_Work to complete_. Your answer must be the records, copied with no change.

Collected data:
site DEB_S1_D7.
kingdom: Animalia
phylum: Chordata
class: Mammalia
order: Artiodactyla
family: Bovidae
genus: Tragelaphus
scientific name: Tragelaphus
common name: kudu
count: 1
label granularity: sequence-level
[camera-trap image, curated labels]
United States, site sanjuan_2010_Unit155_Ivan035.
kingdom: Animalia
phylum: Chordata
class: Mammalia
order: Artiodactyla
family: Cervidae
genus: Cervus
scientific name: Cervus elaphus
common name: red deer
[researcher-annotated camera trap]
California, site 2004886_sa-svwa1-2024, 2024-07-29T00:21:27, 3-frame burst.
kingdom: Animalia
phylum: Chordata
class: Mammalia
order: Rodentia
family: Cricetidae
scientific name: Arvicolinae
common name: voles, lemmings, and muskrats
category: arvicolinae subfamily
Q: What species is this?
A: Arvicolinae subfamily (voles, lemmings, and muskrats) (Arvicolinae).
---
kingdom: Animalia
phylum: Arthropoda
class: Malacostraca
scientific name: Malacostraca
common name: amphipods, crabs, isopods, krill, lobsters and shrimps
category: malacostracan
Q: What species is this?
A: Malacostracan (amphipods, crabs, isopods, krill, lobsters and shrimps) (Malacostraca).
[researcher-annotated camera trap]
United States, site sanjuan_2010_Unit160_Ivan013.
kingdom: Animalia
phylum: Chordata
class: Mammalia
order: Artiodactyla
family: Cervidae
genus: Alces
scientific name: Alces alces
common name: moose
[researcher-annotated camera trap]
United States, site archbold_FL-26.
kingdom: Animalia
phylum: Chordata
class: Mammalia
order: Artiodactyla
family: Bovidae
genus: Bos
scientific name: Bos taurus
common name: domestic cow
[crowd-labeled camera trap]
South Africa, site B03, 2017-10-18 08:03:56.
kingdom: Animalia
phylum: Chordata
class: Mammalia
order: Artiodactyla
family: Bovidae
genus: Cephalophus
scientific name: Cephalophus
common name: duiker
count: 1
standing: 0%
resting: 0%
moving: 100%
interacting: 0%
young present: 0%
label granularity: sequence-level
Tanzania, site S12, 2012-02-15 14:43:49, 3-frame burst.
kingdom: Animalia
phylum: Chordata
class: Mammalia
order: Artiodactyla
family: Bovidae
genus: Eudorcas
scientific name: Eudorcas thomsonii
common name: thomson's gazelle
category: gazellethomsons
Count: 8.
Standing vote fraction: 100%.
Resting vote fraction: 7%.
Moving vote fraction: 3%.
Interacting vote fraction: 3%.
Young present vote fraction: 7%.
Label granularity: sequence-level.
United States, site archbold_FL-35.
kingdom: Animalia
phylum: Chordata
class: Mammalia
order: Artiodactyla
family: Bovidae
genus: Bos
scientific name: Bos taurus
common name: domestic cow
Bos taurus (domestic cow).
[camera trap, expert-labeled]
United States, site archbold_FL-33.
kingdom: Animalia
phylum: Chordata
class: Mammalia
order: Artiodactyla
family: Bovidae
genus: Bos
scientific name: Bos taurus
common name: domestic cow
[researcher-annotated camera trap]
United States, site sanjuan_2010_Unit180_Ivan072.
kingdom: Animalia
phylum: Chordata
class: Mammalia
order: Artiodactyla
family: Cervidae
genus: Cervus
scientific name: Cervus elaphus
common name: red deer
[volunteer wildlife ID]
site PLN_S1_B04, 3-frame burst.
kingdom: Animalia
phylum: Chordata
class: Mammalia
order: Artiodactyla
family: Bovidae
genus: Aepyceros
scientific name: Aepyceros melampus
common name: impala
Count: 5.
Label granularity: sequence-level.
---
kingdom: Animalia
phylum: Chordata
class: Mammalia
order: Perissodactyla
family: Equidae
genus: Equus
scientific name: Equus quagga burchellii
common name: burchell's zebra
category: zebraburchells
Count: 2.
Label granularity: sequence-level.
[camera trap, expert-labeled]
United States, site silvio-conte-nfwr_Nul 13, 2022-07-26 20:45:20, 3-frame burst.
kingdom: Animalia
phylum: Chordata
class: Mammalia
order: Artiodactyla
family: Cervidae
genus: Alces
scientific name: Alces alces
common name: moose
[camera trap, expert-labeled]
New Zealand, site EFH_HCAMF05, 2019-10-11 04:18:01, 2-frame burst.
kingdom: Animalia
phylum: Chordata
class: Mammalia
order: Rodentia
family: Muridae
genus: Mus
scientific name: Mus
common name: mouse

_Answer to the problem_.
site DEB_S1_D7.
kingdom: Animalia
phylum: Chordata
class: Mammalia
order: Artiodactyla
family: Bovidae
genus: Tragelaphus
scientific name: Tragelaphus
common name: kudu
count: 1
label granularity: sequence-level
[camera-trap image, curated labels]
United States, site sanjuan_2010_Unit155_Ivan035.
kingdom: Animalia
phylum: Chordata
class: Mammalia
order: Artiodactyla
family: Cervidae
genus: Cervus
scientific name: Cervus elaphus
common name: red deer
[researcher-annotated camera trap]
California, site 2004886_sa-svwa1-2024, 2024-07-29T00:21:27, 3-frame burst.
kingdom: Animalia
phylum: Chordata
class: Mammalia
order: Rodentia
family: Cricetidae
scientific name: Arvicolinae
common name: voles, lemmings, and muskrats
category: arvicolinae subfamily
Q: What species is this?
A: Arvicolinae subfamily (voles, lemmings, and muskrats) (Arvicolinae).
---
kingdom: Animalia
phylum: Arthropoda
class: Malacostraca
scientific name: Malacostraca
common name: amphipods, crabs, isopods, krill, lobsters and shrimps
category: malacostracan
Q: What species is this?
A: Malacostracan (amphipods, crabs, isopods, krill, lobsters and shrimps) (Malacostraca).
[researcher-annotated camera trap]
United States, site sanjuan_2010_Unit160_Ivan013.
kingdom: Animalia
phylum: Chordata
class: Mammalia
order: Artiodactyla
family: Cervidae
genus: Alces
scientific name: Alces alces
common name: moose
[researcher-annotated camera trap]
United States, site archbold_FL-26.
kingdom: Animalia
phylum: Chordata
class: Mammalia
order: Artiodactyla
family: Bovidae
genus: Bos
scientific name: Bos taurus
common name: domestic cow
[crowd-labeled camera trap]
South Africa, site B03, 2017-10-18 08:03:56.
kingdom: Animalia
phylum: Chordata
class: Mammalia
order: Artiodactyla
family: Bovidae
genus: Cephalophus
scientific name: Cephalophus
common name: duiker
count: 1
standing: 0%
resting: 0%
moving: 100%
interacting: 0%
young present: 0%
label granularity: sequence-level
Tanzania, site S12, 2012-02-15 14:43:49, 3-frame burst.
kingdom: Animalia
phylum: Chordata
class: Mammalia
order: Artiodactyla
family: Bovidae
genus: Eudorcas
scientific name: Eudorcas thomsonii
common name: thomson's gazelle
category: gazellethomsons
Count: 8.
Standing vote fraction: 100%.
Resting vote fraction: 7%.
Moving vote fraction: 3%.
Interacting vote fraction: 3%.
Young present vote fraction: 7%.
Label granularity: sequence-level.
United States, site archbold_FL-35.
kingdom: Animalia
phylum: Chordata
class: Mammalia
order: Artiodactyla
family: Bovidae
genus: Bos
scientific name: Bos taurus
common name: domestic cow
Bos taurus (domestic cow).
[camera trap, expert-labeled]
United States, site archbold_FL-33.
kingdom: Animalia
phylum: Chordata
class: Mammalia
order: Artiodactyla
family: Bovidae
genus: Bos
scientific name: Bos taurus
common name: domestic cow
[researcher-annotated camera trap]
United States, site sanjuan_2010_Unit180_Ivan072.
kingdom: Animalia
phylum: Chordata
class: Mammalia
order: Artiodactyla
family: Cervidae
genus: Cervus
scientific name: Cervus elaphus
common name: red deer
[volunteer wildlife ID]
site PLN_S1_B04, 3-frame burst.
kingdom: Animalia
phylum: Chordata
class: Mammalia
order: Artiodactyla
family: Bovidae
genus: Aepyceros
scientific name: Aepyceros melampus
common name: impala
Count: 5.
Label granularity: sequence-level.
---
kingdom: Animalia
phylum: Chordata
class: Mammalia
order: Perissodactyla
family: Equidae
genus: Equus
scientific name: Equus quagga burchellii
common name: burchell's zebra
category: zebraburchells
Count: 2.
Label granularity: sequence-level.
[camera trap, expert-labeled]
United States, site silvio-conte-nfwr_Nul 13, 2022-07-26 20:45:20, 3-frame burst.
kingdom: Animalia
phylum: Chordata
class: Mammalia
order: Artiodactyla
family: Cervidae
genus: Alces
scientific name: Alces alces
common name: moose
[camera trap, expert-labeled]
New Zealand, site EFH_HCAMF05, 2019-10-11 04:18:01, 2-frame burst.
kingdom: Animalia
phylum: Chordata
class: Mammalia
order: Rodentia
family: Muridae
genus: Mus
scientific name: Mus
common name: mouse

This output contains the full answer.